## EXERCISE DETAILS:
Exact copies are required of the lines from the line containing "In the photograph, does" through the final line of the listing, both included, and of no other lines.

## PROVIDED RECORDS:
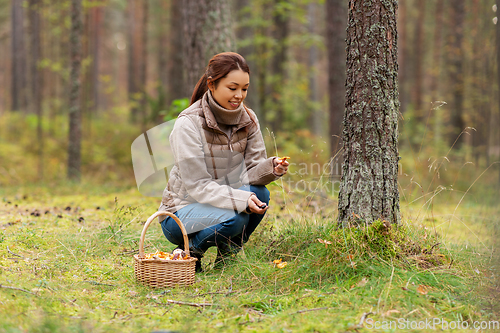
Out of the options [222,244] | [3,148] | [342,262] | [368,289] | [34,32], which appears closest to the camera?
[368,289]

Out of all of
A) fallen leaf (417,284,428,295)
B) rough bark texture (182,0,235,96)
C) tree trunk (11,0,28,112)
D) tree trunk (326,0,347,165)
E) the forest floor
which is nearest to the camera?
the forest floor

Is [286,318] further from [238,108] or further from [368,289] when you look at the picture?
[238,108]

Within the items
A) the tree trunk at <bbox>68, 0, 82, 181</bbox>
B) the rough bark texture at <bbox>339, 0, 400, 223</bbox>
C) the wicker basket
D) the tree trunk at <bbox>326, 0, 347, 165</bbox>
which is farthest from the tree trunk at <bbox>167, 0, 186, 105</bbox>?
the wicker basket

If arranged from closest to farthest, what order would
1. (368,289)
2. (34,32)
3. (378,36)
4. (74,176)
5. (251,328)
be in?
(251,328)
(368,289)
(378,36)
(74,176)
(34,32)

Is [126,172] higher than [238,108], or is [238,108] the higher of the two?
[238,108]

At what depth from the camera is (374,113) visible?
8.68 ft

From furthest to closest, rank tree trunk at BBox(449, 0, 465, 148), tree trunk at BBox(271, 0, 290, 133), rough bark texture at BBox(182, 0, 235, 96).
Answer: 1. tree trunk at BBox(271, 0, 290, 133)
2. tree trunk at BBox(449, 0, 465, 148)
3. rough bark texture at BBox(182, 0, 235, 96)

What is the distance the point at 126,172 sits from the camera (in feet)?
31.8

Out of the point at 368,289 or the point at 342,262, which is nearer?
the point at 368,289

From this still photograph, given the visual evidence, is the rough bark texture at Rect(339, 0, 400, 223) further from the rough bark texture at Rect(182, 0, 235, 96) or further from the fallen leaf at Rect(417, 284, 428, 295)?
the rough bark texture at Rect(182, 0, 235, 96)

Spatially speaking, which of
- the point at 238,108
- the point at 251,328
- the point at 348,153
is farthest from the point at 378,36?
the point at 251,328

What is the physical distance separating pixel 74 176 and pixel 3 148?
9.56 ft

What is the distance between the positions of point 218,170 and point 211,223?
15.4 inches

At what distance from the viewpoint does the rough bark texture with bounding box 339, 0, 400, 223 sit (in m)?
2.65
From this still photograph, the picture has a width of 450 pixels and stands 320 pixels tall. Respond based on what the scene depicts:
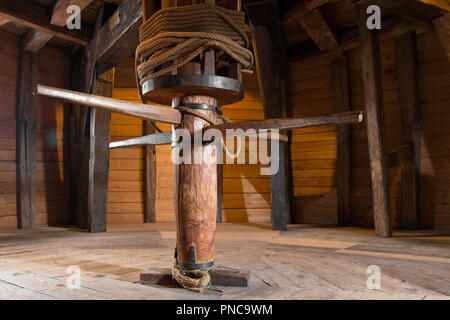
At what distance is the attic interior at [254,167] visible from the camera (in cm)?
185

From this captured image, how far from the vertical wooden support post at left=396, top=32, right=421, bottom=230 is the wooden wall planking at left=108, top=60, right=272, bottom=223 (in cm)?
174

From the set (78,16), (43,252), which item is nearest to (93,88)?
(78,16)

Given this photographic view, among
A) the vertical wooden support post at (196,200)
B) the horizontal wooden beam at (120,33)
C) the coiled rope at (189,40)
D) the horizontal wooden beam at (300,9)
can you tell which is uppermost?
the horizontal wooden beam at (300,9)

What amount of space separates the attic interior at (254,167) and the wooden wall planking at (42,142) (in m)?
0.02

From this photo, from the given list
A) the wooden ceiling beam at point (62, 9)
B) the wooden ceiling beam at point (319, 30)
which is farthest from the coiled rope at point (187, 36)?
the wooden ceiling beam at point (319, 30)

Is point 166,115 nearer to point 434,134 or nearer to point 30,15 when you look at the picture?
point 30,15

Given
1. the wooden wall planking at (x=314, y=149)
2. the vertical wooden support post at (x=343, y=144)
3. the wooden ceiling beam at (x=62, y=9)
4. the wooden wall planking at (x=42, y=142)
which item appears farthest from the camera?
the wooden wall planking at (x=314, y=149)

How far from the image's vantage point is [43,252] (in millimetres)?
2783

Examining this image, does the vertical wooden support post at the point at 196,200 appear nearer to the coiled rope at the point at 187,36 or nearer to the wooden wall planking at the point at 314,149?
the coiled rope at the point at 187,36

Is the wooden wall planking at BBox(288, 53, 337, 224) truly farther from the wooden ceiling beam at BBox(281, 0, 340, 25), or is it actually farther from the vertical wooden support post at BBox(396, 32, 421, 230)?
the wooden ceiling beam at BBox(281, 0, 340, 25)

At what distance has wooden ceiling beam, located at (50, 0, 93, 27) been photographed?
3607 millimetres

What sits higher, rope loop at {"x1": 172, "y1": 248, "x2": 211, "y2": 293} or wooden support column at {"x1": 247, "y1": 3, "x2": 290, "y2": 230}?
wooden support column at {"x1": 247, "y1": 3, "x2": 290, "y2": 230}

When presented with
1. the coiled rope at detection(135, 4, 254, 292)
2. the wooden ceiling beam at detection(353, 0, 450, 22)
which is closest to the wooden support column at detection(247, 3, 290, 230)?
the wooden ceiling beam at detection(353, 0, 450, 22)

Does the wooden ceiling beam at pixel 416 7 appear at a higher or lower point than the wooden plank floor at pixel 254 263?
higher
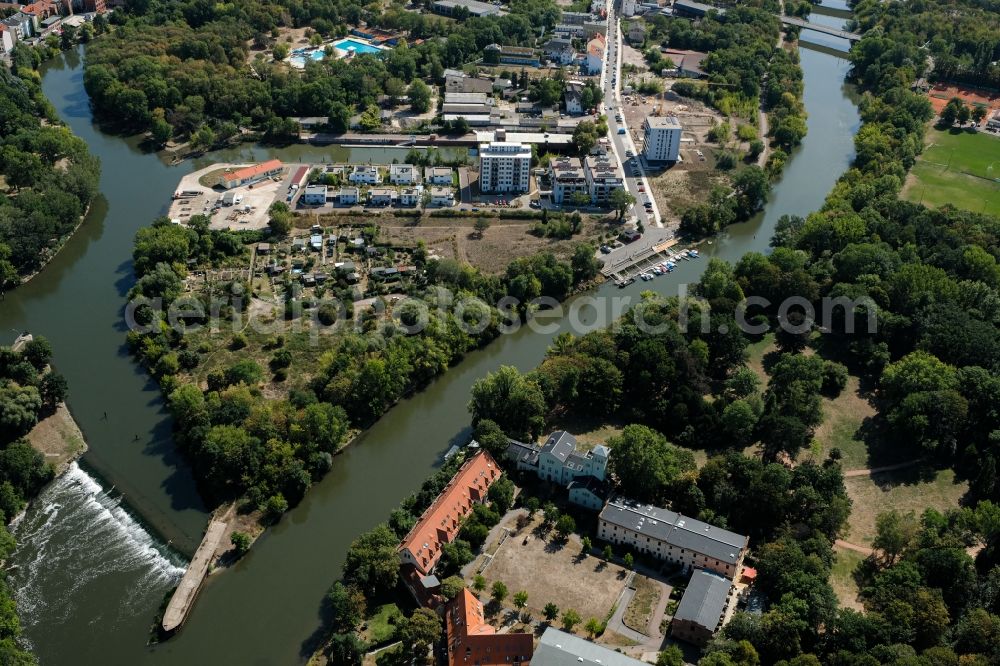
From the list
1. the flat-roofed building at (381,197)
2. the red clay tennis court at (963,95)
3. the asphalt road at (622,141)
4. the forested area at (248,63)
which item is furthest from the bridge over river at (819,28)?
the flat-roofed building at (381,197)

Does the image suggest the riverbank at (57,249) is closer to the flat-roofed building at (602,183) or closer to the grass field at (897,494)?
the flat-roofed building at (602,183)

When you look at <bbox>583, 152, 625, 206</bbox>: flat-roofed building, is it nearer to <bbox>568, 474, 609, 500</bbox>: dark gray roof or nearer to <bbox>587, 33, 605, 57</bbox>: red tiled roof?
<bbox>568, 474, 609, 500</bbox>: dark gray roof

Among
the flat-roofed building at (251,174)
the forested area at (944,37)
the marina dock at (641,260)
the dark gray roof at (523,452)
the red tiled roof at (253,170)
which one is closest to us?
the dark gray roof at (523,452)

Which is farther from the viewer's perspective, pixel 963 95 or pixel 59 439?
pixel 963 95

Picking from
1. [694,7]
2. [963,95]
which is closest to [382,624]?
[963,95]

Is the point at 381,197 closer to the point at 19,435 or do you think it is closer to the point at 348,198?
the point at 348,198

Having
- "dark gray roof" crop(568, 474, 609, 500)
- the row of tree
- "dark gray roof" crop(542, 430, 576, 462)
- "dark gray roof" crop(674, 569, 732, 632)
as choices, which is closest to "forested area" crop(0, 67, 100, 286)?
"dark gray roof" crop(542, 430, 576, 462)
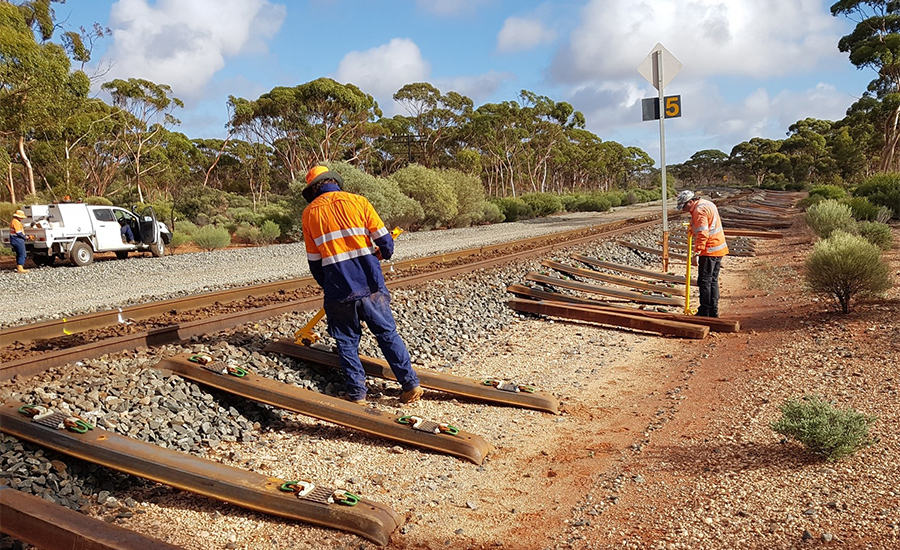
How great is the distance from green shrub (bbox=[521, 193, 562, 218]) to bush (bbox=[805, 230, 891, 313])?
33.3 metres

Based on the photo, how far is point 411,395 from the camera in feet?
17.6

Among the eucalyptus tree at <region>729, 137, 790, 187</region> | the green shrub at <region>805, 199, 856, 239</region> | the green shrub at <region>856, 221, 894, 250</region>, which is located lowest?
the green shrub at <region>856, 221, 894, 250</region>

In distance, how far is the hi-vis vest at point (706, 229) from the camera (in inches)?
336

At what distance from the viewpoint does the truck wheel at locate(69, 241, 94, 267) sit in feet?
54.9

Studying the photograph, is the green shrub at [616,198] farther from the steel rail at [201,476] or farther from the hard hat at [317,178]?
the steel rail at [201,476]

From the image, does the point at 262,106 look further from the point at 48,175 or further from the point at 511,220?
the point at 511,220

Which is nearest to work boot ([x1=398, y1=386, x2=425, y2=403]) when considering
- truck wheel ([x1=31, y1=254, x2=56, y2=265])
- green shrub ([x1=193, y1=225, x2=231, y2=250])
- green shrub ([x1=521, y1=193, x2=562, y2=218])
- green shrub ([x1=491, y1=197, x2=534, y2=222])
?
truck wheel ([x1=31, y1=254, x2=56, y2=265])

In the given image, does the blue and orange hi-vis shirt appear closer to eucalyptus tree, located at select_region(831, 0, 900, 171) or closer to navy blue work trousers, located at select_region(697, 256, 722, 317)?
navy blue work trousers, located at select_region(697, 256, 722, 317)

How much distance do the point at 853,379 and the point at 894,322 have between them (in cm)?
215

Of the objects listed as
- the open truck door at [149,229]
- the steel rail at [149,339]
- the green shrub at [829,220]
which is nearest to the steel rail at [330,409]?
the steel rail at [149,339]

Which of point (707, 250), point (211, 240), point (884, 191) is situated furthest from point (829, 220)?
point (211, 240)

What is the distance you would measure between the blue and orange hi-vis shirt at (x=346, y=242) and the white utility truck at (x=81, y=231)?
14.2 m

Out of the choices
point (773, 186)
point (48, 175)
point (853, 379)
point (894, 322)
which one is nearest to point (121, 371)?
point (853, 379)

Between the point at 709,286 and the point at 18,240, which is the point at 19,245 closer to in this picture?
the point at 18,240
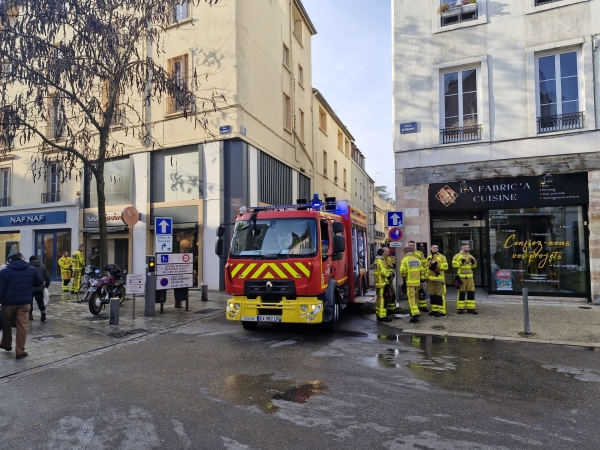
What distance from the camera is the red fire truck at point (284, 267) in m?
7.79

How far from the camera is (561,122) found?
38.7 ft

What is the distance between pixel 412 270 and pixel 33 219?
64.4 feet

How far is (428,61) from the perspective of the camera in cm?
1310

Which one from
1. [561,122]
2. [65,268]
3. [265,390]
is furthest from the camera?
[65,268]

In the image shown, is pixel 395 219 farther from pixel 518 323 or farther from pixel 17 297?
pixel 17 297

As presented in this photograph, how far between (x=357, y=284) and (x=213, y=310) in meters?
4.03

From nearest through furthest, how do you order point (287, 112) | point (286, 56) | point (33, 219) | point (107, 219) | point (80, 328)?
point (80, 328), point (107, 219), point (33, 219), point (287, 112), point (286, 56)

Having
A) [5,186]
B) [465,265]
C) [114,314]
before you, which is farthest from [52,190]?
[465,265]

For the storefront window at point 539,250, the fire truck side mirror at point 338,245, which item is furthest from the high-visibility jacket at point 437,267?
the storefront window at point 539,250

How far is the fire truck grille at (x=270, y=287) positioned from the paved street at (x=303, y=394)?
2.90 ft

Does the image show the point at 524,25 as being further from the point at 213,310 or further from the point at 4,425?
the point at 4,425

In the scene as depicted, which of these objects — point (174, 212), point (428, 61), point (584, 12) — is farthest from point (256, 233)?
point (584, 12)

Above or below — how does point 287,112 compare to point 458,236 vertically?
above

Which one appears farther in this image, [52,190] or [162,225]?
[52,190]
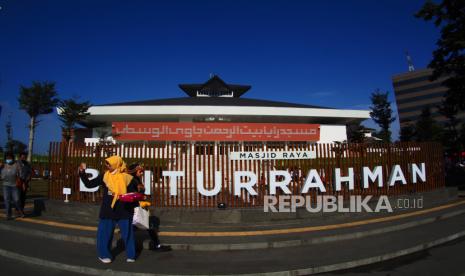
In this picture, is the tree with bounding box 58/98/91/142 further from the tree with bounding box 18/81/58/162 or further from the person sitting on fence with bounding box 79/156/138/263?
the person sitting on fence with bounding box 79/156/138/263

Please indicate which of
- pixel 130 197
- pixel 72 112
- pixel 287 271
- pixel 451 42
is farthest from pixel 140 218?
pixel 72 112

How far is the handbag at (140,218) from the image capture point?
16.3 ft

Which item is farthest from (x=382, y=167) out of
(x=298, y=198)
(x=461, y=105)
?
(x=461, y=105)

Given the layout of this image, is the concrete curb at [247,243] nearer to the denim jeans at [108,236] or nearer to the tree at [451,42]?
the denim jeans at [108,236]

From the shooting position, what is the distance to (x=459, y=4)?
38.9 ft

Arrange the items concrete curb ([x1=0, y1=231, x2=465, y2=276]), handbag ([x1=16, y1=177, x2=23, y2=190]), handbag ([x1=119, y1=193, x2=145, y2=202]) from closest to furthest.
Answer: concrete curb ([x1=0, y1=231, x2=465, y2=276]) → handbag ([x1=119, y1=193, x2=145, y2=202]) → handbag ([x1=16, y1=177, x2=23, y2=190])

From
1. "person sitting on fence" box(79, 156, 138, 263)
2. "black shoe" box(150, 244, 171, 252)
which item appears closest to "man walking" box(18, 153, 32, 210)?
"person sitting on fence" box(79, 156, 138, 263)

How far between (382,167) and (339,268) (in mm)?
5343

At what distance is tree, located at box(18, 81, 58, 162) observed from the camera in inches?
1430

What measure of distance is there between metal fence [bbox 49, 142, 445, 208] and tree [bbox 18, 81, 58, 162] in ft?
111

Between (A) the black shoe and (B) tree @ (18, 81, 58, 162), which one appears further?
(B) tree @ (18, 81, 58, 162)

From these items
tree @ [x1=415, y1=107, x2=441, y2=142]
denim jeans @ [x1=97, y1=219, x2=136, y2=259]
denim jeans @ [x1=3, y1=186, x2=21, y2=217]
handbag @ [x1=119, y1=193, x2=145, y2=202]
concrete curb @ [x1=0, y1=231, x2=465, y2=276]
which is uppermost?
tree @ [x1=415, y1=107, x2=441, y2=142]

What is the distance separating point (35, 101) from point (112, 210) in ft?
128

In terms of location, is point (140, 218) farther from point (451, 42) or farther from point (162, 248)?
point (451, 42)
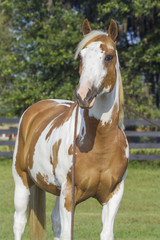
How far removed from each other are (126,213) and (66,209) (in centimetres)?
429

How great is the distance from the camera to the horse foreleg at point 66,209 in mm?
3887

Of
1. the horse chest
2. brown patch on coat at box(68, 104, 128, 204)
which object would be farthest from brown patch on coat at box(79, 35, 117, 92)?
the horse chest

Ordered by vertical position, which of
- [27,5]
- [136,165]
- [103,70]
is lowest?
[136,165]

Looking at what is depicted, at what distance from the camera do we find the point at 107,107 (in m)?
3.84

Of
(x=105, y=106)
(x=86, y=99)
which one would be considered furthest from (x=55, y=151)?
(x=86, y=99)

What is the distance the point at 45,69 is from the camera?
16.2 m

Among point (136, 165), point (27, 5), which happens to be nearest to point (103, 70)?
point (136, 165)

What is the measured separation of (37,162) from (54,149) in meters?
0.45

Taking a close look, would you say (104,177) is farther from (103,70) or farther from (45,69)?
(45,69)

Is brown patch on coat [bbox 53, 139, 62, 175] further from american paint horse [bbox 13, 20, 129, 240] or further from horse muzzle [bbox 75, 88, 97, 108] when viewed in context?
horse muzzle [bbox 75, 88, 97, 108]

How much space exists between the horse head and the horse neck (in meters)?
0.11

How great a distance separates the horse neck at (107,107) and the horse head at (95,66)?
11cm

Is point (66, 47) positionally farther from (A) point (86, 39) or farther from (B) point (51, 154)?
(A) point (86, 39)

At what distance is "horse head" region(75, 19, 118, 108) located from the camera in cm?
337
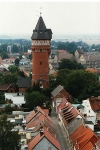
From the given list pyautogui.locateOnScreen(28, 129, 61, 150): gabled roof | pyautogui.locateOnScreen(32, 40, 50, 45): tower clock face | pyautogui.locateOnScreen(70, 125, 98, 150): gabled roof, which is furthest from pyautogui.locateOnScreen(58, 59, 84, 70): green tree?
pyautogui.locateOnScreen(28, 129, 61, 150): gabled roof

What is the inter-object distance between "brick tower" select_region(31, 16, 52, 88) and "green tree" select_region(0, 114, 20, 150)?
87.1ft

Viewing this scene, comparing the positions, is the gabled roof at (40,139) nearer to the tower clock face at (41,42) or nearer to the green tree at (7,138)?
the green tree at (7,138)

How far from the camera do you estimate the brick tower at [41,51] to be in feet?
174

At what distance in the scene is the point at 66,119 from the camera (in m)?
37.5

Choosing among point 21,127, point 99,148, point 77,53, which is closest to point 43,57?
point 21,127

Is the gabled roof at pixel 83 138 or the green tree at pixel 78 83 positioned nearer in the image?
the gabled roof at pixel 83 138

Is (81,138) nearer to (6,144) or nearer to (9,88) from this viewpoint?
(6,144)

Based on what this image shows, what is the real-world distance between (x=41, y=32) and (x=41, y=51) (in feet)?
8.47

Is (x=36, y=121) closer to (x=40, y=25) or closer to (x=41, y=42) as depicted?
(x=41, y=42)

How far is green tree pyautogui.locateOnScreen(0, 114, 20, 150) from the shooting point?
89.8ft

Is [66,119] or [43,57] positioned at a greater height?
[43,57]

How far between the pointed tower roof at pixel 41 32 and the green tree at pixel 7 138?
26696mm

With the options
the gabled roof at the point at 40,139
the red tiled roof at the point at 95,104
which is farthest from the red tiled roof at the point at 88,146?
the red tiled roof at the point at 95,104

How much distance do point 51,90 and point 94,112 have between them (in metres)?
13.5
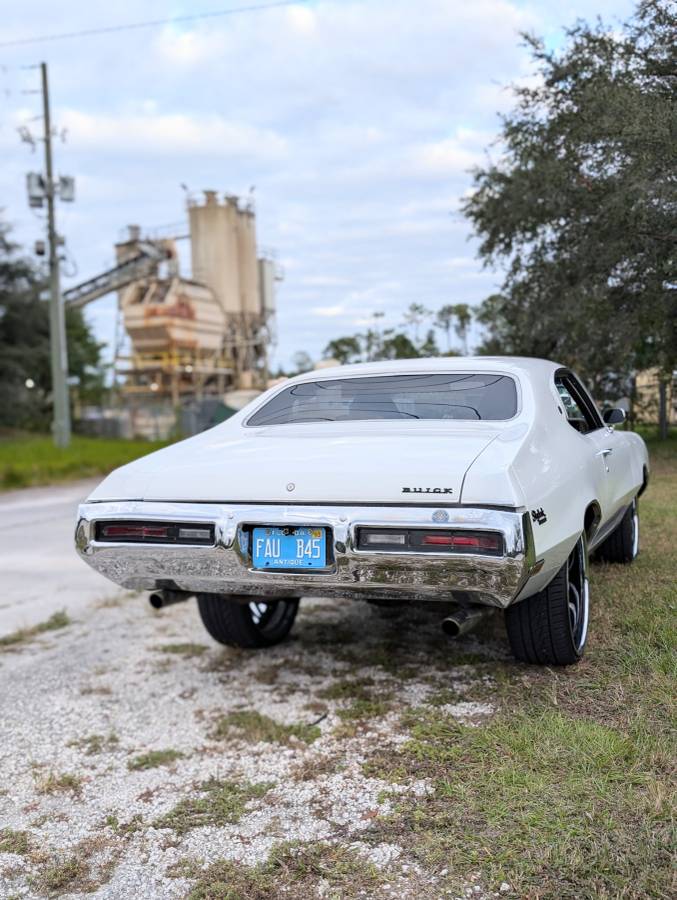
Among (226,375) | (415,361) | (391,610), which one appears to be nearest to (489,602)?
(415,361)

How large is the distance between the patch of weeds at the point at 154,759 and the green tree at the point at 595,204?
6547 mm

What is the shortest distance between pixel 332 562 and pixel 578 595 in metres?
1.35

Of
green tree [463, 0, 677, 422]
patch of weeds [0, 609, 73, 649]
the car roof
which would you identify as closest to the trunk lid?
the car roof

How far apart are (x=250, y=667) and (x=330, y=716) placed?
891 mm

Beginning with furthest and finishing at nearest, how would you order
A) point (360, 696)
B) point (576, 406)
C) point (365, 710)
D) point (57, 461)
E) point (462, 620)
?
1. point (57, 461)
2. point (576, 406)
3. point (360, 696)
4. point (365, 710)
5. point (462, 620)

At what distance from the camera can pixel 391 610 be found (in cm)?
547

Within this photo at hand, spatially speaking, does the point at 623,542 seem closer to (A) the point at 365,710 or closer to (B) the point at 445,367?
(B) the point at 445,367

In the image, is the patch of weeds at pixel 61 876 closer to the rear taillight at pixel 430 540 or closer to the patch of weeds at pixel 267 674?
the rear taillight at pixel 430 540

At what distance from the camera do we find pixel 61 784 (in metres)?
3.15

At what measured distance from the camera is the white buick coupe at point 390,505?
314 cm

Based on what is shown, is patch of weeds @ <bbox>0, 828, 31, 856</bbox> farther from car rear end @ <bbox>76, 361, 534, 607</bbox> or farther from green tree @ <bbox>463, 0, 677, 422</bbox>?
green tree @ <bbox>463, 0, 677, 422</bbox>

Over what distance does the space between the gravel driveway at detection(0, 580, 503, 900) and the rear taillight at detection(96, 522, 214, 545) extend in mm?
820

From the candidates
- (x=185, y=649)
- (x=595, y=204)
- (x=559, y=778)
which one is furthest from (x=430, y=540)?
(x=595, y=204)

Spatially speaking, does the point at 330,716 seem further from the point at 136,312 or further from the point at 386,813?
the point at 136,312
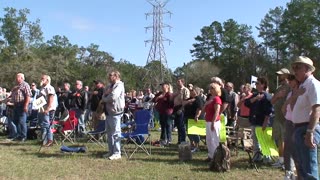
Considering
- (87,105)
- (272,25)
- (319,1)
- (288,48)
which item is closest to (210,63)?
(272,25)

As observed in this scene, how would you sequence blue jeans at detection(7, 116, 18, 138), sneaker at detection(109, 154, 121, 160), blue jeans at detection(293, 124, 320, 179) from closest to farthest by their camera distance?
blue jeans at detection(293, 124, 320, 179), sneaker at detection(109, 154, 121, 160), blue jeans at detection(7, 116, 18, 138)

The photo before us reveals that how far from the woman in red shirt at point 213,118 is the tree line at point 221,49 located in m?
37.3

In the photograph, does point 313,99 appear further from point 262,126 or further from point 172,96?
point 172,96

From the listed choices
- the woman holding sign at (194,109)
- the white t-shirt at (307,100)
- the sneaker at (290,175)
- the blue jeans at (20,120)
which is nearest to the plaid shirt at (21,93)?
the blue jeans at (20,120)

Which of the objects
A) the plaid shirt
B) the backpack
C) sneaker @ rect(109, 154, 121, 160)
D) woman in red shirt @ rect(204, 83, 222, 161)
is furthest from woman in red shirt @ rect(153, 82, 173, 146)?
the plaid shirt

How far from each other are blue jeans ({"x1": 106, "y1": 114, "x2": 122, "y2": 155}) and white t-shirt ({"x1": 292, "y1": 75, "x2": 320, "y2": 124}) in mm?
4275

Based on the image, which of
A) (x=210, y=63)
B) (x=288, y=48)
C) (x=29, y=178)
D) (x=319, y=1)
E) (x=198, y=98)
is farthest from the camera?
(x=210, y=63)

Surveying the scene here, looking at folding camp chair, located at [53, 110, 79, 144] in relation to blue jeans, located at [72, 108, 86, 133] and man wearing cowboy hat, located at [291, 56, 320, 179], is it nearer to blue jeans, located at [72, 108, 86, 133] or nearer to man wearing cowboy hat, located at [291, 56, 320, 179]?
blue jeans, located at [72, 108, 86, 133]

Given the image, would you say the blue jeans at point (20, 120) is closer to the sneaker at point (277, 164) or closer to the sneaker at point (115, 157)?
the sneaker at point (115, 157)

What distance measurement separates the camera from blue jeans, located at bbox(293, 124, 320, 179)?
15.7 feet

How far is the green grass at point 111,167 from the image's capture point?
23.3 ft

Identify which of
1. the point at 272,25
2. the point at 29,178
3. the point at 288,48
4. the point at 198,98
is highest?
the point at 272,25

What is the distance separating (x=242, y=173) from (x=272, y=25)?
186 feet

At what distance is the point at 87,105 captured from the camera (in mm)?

## FINAL ANSWER:
In the photograph, does point 313,99 appear further from point 262,126 or further from point 172,96?
point 172,96

From the listed choices
- the woman holding sign at (194,109)
- the white t-shirt at (307,100)
- the sneaker at (290,175)
- the blue jeans at (20,120)
which is nearest to the plaid shirt at (21,93)?
the blue jeans at (20,120)

Which of the objects
A) the plaid shirt
B) the backpack
C) sneaker @ rect(109, 154, 121, 160)
D) woman in red shirt @ rect(204, 83, 222, 161)
is furthest from woman in red shirt @ rect(153, 82, 173, 146)?
the plaid shirt

How far from each other are blue jeans ({"x1": 106, "y1": 114, "x2": 122, "y2": 155}) and white t-shirt ({"x1": 292, "y1": 75, "x2": 320, "y2": 124}) in mm?
4275

Based on the image, which of
A) (x=210, y=63)
B) (x=288, y=48)
C) (x=29, y=178)
D) (x=319, y=1)
E) (x=198, y=98)
is farthest from the camera?
(x=210, y=63)

Surveying the scene here, looking at folding camp chair, located at [53, 110, 79, 144] in relation to blue jeans, located at [72, 108, 86, 133] and man wearing cowboy hat, located at [291, 56, 320, 179], is it nearer to blue jeans, located at [72, 108, 86, 133] or nearer to man wearing cowboy hat, located at [291, 56, 320, 179]?
blue jeans, located at [72, 108, 86, 133]

Given the image, would you say the blue jeans at point (20, 120) is closer to the sneaker at point (277, 164) or closer to the sneaker at point (115, 157)?
the sneaker at point (115, 157)

What distance measurement separates the camera from blue jeans, located at bbox(293, 124, 320, 179)?
15.7 feet

How far is the green grass at point 111,167 from the image's capture point?
23.3 ft

Identify which of
1. the point at 272,25
2. the point at 29,178
3. the point at 288,48
4. the point at 198,98
is highest?
the point at 272,25

What is the distance separating (x=242, y=173) from (x=272, y=25)?
186 feet

At what distance is the point at 87,105 captured from the camera (in mm)?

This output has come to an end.